Observationally the people who like fitbits like grind games. Every MMORPG
experience I've had mirrors my fitbit experience along with everyone else I've
talked to (hard core EVE addicts have EVE spreadsheets and graphs, and spend
time analyzing fitbit graphs). Only a fraction of the population has addiction
susceptibility problems, enough to make money (see big tobacco) but not enough
to "take over the world".

The purpose of the medical system is to co-opt the legal system to help
maximize funneling money to certain groups. I'm not seeing self diagnosing
medical gear as helping, and they've been super efficient at using the legal
system to maximize revenue, so this entire class of ideas is dead, although it
just won't die in journalism.

"I would love to no longer need ... keys"

I've had electronic door locks on my house doors for many years, and both the
car and office door dongles in a pocket on the phone. Its not life changing
other than if I lose my phone I lose access to my house and office and car,
which would definitely suck. That's probably not the kind of life changing
he's looking for. The future is here, its just not evenly distributed.

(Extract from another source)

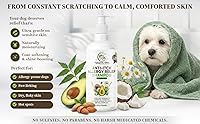 Vista 4 de Champú antipicazón para perros para alergias y piel sensible - Aceite de avena, aguacate, almendra, neem y manzanilla - Alergias, puntos calientes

(edited to add, the electronic door locks on my house are a basic utility to
me, like having a tankless water heater. Move somewhere without them and it
would be like, what is this, a log cabin? Yet I'm not going to seek them out,
I'm just going to expect them. This is a harder marketing job than pushing a
mere social fad.)

"I long for the ability to not have to charge something every single day"

Market research and past sales experience indicates he's nearly alone. You
want a phone that you charge every week, buy a feature phone. Nobody cares,
they buy fancy phones with 4 hour batteries to make them lighter. People like
to complain especially if its a way to show off how much money they spent.

"and to have a device that actually feels smarter than me"

Again some tiny fraction of the population loves paternalism, formerly best
implemented by Big Brother government. Carrying a prison warden around to
regulate me sounds horrific to me, and to most people. I'd rather live in a
HOA neighborhood where all they regulate is the color of my garden flowers.

He also runs off the rails with social interaction and "wearables". I have a
fitbit aria scale that tracks my weight. I have absolutely no interest in
giving "the internet" access to my weight and I'm just an average guy. My wife
is beyond horrified and didn't want it in the house until she was sure her
weight wouldn't show up on twitter/FB. I'm not seeing that behavior as likely
to drive social adoption. I like the graphs but hate the social aspect of
them. I imagine this is the likely outcome of hooking up the toilet flush
lever or the microwave oven or my wife's hair curling iron.